* SNB sees 9-month book profit of 16.9 bln Sfr
* SNB’s Q3 euro holdings slip to 49 pct, dlrs up to 28 pct
* SNB profit bolsters franc cap policy (Adds SNB reserve allocation data, analyst quotes)
By Catherine Bosley
ZURICH, Oct 31 (Reuters) - The Swiss National Bank has made a hefty nine-month profit and trimmed euro holdings in favour of dollars and sterling in its huge foreign exchange reserves built up to weaken the franc.
The diversification and profit bolster the SNB’s drive to keep the safe-haven franc capped at 1.20 per euro, a limit set more than a year ago to ward off deflation and recession.
“Today’s policy can be continued, for sure,” Credit Suisse economist Maxime Botteron said after Wednesday’s data.

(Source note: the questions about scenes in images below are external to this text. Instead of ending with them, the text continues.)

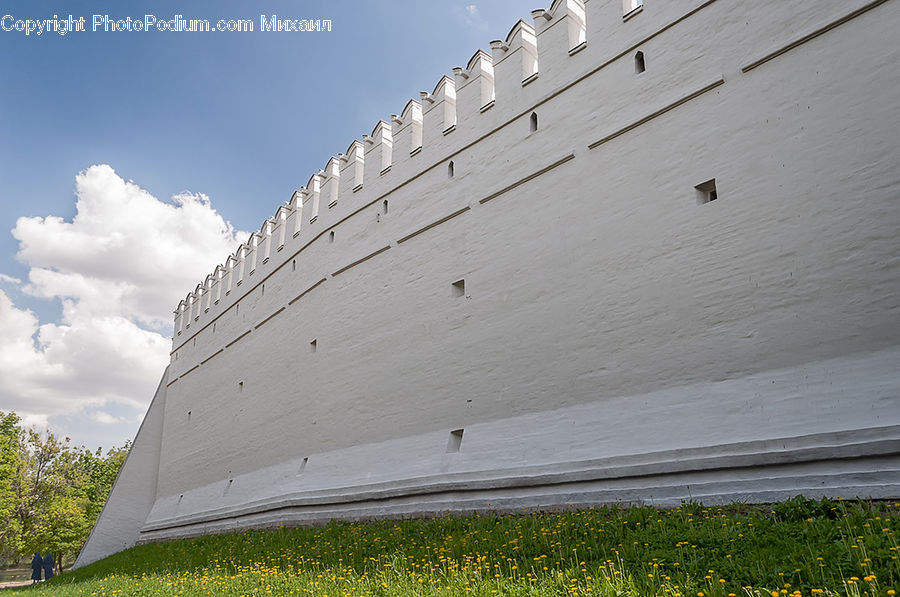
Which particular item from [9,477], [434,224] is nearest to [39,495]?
[9,477]

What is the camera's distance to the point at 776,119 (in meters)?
7.29

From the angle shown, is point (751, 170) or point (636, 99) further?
point (636, 99)

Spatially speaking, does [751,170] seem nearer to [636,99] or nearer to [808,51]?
[808,51]

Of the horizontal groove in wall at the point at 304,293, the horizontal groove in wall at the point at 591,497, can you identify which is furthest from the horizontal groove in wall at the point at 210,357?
the horizontal groove in wall at the point at 591,497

SNB reserves this year have risen 70 percent to 429.9 billion Swiss francs ($461.8 billion), equivalent to almost three-quarters of national output, as it bought billions of euros to stop the franc strengthening past 1.20 per euro.

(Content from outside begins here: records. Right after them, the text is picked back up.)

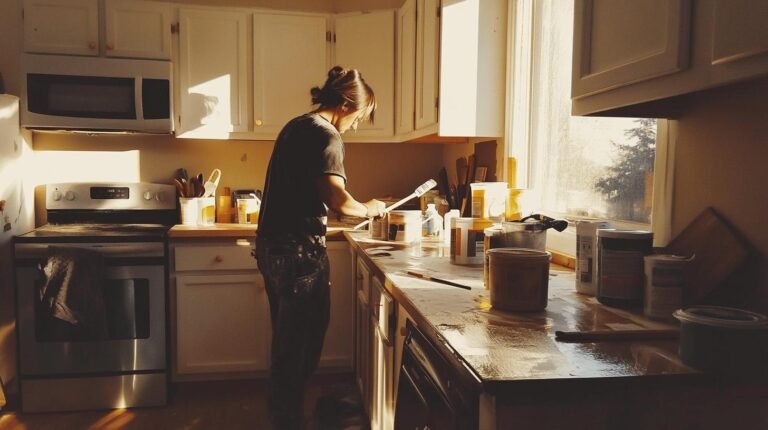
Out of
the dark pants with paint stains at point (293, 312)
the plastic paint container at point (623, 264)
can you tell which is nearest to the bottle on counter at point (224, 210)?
the dark pants with paint stains at point (293, 312)

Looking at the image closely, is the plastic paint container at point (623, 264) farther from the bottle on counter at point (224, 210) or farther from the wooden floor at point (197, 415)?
the bottle on counter at point (224, 210)

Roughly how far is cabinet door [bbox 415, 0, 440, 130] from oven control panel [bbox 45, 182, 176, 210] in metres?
1.49

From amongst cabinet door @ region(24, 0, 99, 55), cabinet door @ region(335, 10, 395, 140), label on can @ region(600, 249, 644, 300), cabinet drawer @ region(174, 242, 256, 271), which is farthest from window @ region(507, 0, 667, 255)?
cabinet door @ region(24, 0, 99, 55)

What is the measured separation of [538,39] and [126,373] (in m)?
2.32

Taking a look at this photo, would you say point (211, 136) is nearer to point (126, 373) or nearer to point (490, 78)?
point (126, 373)


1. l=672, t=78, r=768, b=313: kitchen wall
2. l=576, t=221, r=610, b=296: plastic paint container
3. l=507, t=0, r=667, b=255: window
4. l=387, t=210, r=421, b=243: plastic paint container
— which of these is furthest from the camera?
l=387, t=210, r=421, b=243: plastic paint container

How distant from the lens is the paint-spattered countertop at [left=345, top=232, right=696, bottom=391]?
0.84m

Yet an easing of market tension in the euro zone in September has seen the franc weaken towards 1.21 per euro, stemming the need for the SNB to intervene and allowing it to diversify out of euros.
Thanks to the weaker franc, the central bank said on Wednesday it recorded a gain of 10.3 billion francs on its foreign currency positions for the first nine months, helping it to record a book profit of 16.9 billion for the period.

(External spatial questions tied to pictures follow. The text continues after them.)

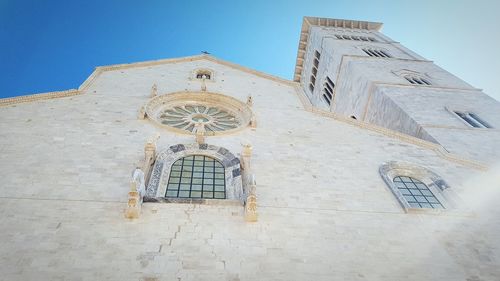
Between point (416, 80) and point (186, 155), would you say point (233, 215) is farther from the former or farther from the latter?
point (416, 80)

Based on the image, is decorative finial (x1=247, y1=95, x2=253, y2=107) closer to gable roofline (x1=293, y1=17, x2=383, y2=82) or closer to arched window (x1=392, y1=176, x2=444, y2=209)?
arched window (x1=392, y1=176, x2=444, y2=209)

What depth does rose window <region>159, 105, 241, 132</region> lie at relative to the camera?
14281 mm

The SNB also said it cut its holdings of euros to 49 percent in the third quarter from 60.1 percent in the second, while its holdings of dollars rose to 27.6 percent from 21.7 percent and of British pounds to 6.7 percent from 3.3 percent.
“This rapid pace of diversification ... could suggest SNB policymakers are specifically concerned about risks emanating from the euro zone rather then portfolio balance,” said Swissquote analyst Peter Rosenstreich.
The larger the SNB’s euro holdings, the bigger the risk of it suffering huge losses if the euro zone were to break apart.
In September, the SNB rejected a report by ratings agency Standard & Poor’s that its buying of euro assets had helped to push down yields on “core” euro zone bonds.
The bulk of the SNB’s foreign currency reserves are held in highly-rated government debt. It increased its equity holdings to 12 percent from 10 percent during the third quarter.
The SNB is a joint-stock company that has to report results to its shareholders, most of whom are Switzerland’s 26 states, or cantons. They have come to rely on an annual dividend from the central bank to help support their budgets.
In 2010, the bank came under heavy fire after it ran up a record loss of 27 billion francs on its currency holdings as it intervened to try to weaken the franc, resulting in calls for then Chairman Philipp Hildebrand to resign.
Yet the SNB’s policy of putting a lid on the franc since September 2011 has drawn broad support in Switzerland. It has helped to stabilise the economy and the bank has managed to post profits despite the ballooning of its balance sheet. It made a profit last year of 13.5 billion francs.
“If the exchange rate holds, then the likelihood rises that they will make a profit at the end of the year. And then the political pressure won’t grow,” said Botteron at Credit Suisse.
The SNB is trying to diversify its portfolio further and its holdings of other currencies - including Swedish and Danish krona, Australian and Singapore dollars, and South Korean won - rose to 4.2 percent in the third quarter from 3.4 percent.